The treatment of subterranean formations penetrated by a well bore to stimulate the production of hydrocarbons therefrom or the ability of the formation to accept injected fluids has long been known in the art. One of the most common methods of increasing productivity of a hydrocarbon-bearing formation is to subject the formation to a fracturing treatment. This treatment is effected by injecting a liquid, gas or two-phase fluid, generally referred to as a fracturing fluid, down the well bore at sufficient pressure and flow rate to fracture the subterranean formation. A proppant material such as sand, fine gravel, sintered bauxite, glass beads or the like can be introduced into the fracture to prop the fracture open once the treatment has stopped. The propped fracture provides larger flow channels through which an increased quantity of a hydrocarbon can flow, thereby increasing the productive capability of a well.
Traditional fracturing techniques utilize water or oil-based fluids to fracture a hydrocarbon-bearing formation. Recently, fracturing techniques utilizing fluids comprising carbon dioxide and/or nitrogen have been developed. U.S. Pat. No. Re 32,302, by Almond et al., discusses a method of fracturing a subterranean formation with a stabilized foamed fracturing fluid comprising from about 50 percent to in excess of about 96 percent by volume of carbon dioxide with the remainder comprising an aqueous liquid and a selected surfactant. A foam is formed in situ by injection of a stabilized liquid-liquid emulsion containing liquid carbon dioxide into a well bore penetrating the formation. The temperature and pressure of the emulsion is controlled to maintain the carbon dioxide in the liquid phase during injection into the well bore. Thereafter, the carbon dioxide is heated by the subterranean formation to a temperature above about 88° F. at which time the stabilized emulsion spontaneously forms a stabilized foam.

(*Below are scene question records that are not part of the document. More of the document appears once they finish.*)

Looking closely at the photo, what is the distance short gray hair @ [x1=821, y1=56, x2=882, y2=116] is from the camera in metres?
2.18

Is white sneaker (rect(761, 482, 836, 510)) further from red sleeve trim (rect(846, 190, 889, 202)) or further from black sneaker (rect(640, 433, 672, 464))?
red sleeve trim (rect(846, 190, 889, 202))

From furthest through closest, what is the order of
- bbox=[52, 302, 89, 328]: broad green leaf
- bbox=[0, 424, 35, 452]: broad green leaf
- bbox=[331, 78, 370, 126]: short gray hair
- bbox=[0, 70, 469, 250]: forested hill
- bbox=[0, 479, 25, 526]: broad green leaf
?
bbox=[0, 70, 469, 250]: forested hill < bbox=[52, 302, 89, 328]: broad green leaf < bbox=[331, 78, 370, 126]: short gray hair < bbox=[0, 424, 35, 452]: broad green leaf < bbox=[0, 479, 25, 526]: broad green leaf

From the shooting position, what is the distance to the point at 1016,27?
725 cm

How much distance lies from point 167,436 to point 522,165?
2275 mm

U.S. Pat. No. 5,069,283, by Mack, describes a hydraulic fracturing process in which substantial quantities of both nitrogen and carbon dioxide are incorporated into the fracturing fluid. Nitrogen and carbon dioxide are separately incorporated into an aqueous based fracturing fluid in amounts to provide a volume ratio of nitrogen to carbon dioxide at wellhead conditions within the range of about 0.2–1.0. The volume ratio of the total of carbon dioxide and nitrogen to the aqueous phase of the aqueous fracturing fluid at wellhead conditions is within the range of about 1–4. The aqueous fracturing fluid containing the nitrogen and carbon dioxide is injected in the well under a pressure sufficient to implement hydraulic fracturing of the subterranean formation undergoing treatment. A thickening agent may be incorporated into water to provide a viscous aqueous based fracturing fluid to which the carbon dioxide and nitrogen are added. The carbon dioxide is incorporated in liquid phase and the nitrogen in gaseous phase. Propping agent is incorporated into at least a portion of the fracturing fluid. Addition of the propping agent takes place prior to addition of the carbon dioxide and nitrogen.

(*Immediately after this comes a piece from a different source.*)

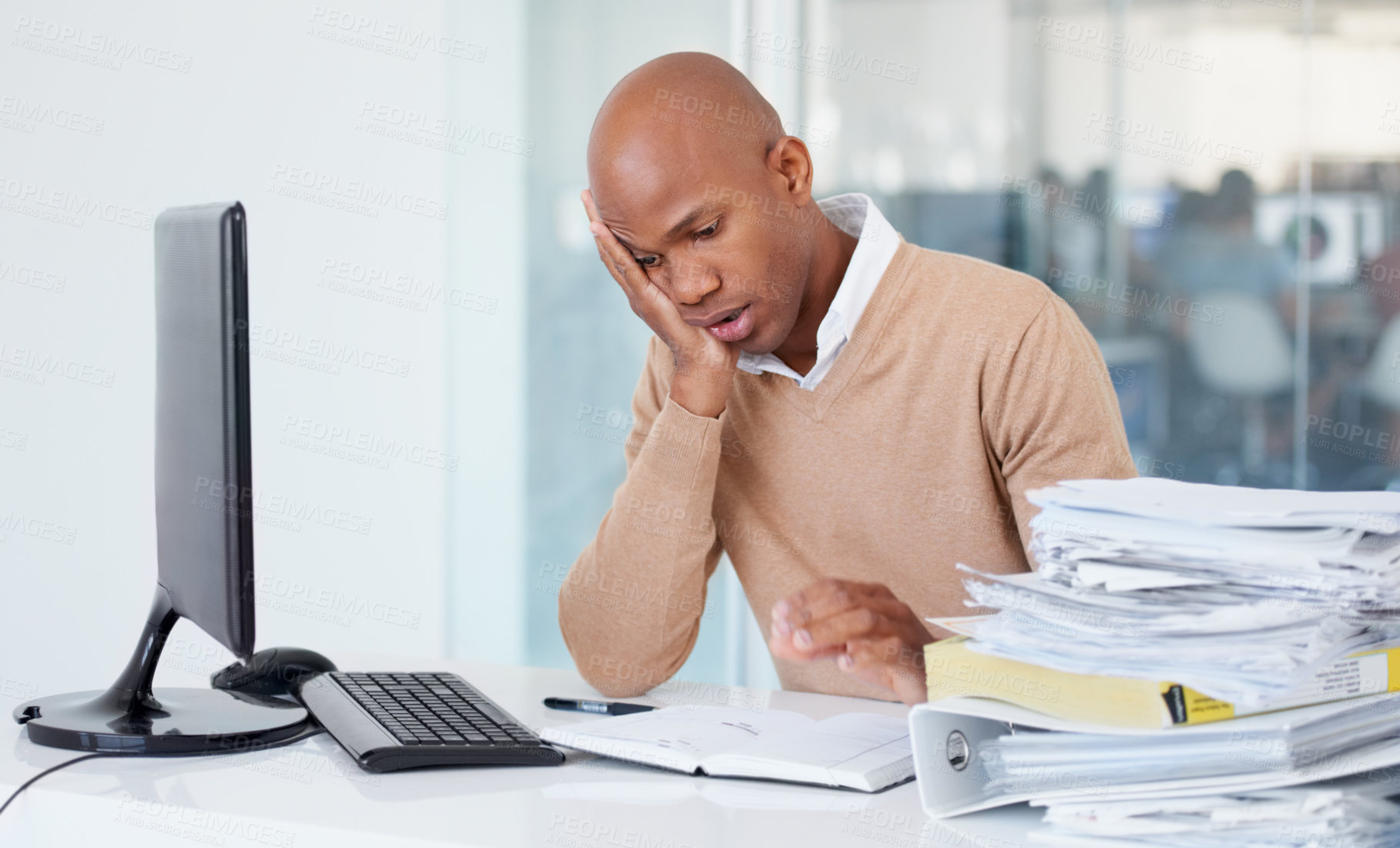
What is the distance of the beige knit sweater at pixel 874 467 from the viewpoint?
4.64 feet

U.S. Pat. No. 5,566,760, by Harris, describes an aqueous foamed fracturing fluid composition and method for using the foamed fracturing fluid for fracturing subterranean formations wherein the foamed fracturing fluid comprises: (a) a viscosifier that is preferably either hydrophobically modified guar or hydrophobically modified hydroxymethylcellulose; (b) a surfactant that is preferably alpha olefin sulfonate; and (c) a gas phase that includes either nitrogen or carbon dioxide.

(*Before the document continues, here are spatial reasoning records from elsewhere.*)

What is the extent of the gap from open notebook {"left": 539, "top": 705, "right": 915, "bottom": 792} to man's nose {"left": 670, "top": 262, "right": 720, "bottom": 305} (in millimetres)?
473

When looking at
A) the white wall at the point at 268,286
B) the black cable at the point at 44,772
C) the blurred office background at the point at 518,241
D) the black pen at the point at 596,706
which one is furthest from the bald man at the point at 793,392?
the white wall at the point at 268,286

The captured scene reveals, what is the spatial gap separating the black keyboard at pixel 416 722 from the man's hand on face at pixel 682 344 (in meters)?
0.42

A deficiency in the present state of the art is that it is difficult to remove foamed fluids from the formation and from the well bore. One problem is that the foamed fluid tends to carry proppant material back out of the formation as the fluid is removed from the formation. The foamed fluid also causes problems in the flow-back tanks used to contain the recovered fluid. It is therefore common to use “breakers” to attempt to destroy the foam before recovering the fracturing fluid. Problems exist with using breakers, however. For example, breaker fluids themselves contain chemical emulsifiers, which have foaming tendencies. Therefore, a need exists in the art for methods of “breaking” foamed fracturing fluids so that they can be recovered from subterranean formations and well bores.